Anlässlich des Weltmilchtages am kommenden Sonntag, 1. Juni, erinnert Agrar-Landesrat Dipl.Ing. Josef Plank daran, dass „unsere Milch ein unverzichtbares Grundnahrungsmittel ist. Gerade deshalb kann nicht akzeptiert werden, dass ein derart wichtiges Lebensmittel Ziel von Preisspekulationen ist. Unsere Bauern produzieren qualitativ hervorragende Milch und sollten für ihre Arbeit auch einen gerechten Lohn erhalten."

Mit fast 7.500 Milchbauern ist Niederösterreich der zweitgrößte Milcherzeuger Österreichs.
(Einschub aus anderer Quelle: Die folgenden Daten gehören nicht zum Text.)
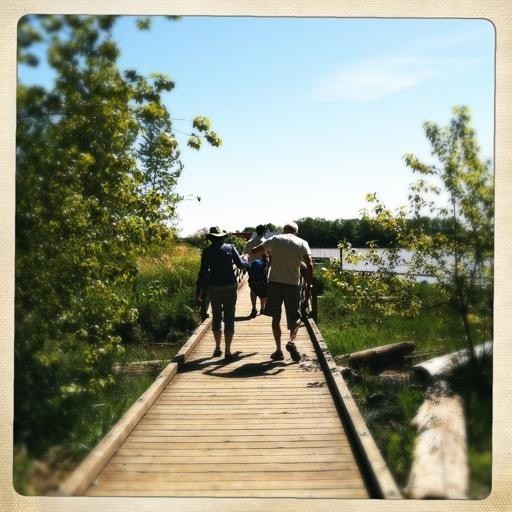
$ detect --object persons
[196,225,252,360]
[249,222,315,363]
[195,264,212,321]
[242,224,270,317]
Die rund 104.000 Milchkühe lieferten 2007 annähernd 640.000 Tonnen Rohmilch. Das sind rund 20 Prozent der österreichischen Milcherzeugung. Davon wurden rund 534.000 Tonnen an die bäuerlichen Genossenschaften zur weiteren Verarbeitung und Vermarktung abgeliefert.

„Ein vergleichsweise hoher Grad der Weiterverarbeitung ermöglicht eine Wertschöpfung alleine in Niederösterreich in der Höhe von 194 Millionen Euro im Jahr. Damit stellt die Milcherzeugung und -verarbeitung ein wesentliches Einkommen für unsere bäuerlichen Familienbetriebe dar. Im Sinne einer langfristigen Absatzsicherung ist die schon bisher gute Zusammenarbeit zwischen Bauern, Molkereien und Handel auf Basis einer seriösen Preisgestaltung auch weiterhin anzustreben. Unsere Bauern sind dabei ein sicherer und verlässlicher Partner mit qualitativ hochwertigen Produkten aus der regionalen Erzeugung - auch für die Konsumenten", betont Plank.

Österreichweit liegt der Pro-Kopf-Verbrauch von Trinkmilch, Joghurt und Sauermilch bei rund 78 Kilogramm pro Jahr. Bei Käse liegt dieser Verbrauch bei 19 Kilogramm und bei Butter etwa bei 5 Kilogramm.